The skyscraper being built outside Dakar by underpaid construction workers is a thick spar tapered to a point, massive and looming over everything around it. The air hangs thick and hazy from the crashing Atlantic, and at night, with the winking light atop it, the tower looks like it is piercing the sky itself, a tooth or talon scratching the low dark blue clouds. During the day, everything is pale, a sky somewhere between dust and mist, the rolling sun-bleached sea the same color as Ada’s light chambray top—the top her boyfriend Souleimane would love to get inside of, but it is its sister blue sea that he will vanish into instead.
Atlantics (Atlantique) is a movie about the impact of labor migration on the communities left behind, told through a love story, told in turn through a ghost story. It has a hypnotic pace, the cinematography and score and editing artful and cool—at one moment elliptical, the other looking right at you. It reminded me a bit of fellow French filmmaker Claire Denis (Beau Travail, High Life), whom director Mati Diop has worked with as an actress. I also found myself thinking of Ana Lily Amirpour’s A Girl Walks Home Alone At Night, which I feel held its own supernatural elements with a somewhat similar hand.

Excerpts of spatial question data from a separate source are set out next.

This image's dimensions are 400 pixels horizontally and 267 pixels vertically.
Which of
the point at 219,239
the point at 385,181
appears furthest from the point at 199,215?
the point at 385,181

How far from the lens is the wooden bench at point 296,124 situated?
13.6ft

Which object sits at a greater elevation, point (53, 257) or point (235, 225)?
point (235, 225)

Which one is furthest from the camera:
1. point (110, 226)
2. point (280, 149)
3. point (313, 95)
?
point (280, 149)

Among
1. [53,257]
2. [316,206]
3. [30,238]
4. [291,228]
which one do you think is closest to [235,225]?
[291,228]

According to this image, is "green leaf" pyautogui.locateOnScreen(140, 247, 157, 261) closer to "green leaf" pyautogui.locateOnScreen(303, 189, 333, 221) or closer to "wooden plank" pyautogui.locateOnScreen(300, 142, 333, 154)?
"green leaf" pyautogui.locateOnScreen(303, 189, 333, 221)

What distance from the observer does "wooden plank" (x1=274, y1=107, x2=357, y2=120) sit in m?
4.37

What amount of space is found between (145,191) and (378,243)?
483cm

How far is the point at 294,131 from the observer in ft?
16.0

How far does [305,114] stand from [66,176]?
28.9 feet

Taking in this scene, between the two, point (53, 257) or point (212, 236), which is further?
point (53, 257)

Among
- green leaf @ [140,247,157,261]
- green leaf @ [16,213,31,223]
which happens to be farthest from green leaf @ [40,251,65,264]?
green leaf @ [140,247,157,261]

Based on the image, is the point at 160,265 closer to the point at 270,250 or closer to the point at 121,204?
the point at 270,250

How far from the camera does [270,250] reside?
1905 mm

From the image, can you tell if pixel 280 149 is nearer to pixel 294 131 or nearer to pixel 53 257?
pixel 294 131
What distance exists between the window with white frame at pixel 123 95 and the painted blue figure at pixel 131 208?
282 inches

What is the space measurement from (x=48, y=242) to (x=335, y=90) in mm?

But Atlantics’ interests are also very much its own. Atlantics has waves, it has fever, and the sun going down. It has a quiet nightclub open to the sea with only women in it, and fires keep starting around town. There is both ambiance and economics here, an inherently modern core and outlook in a fable-like tale of a haunting. It’s mournful, passionate, eerie, vindictive, and dreamy. It’s a mood, and I was in it.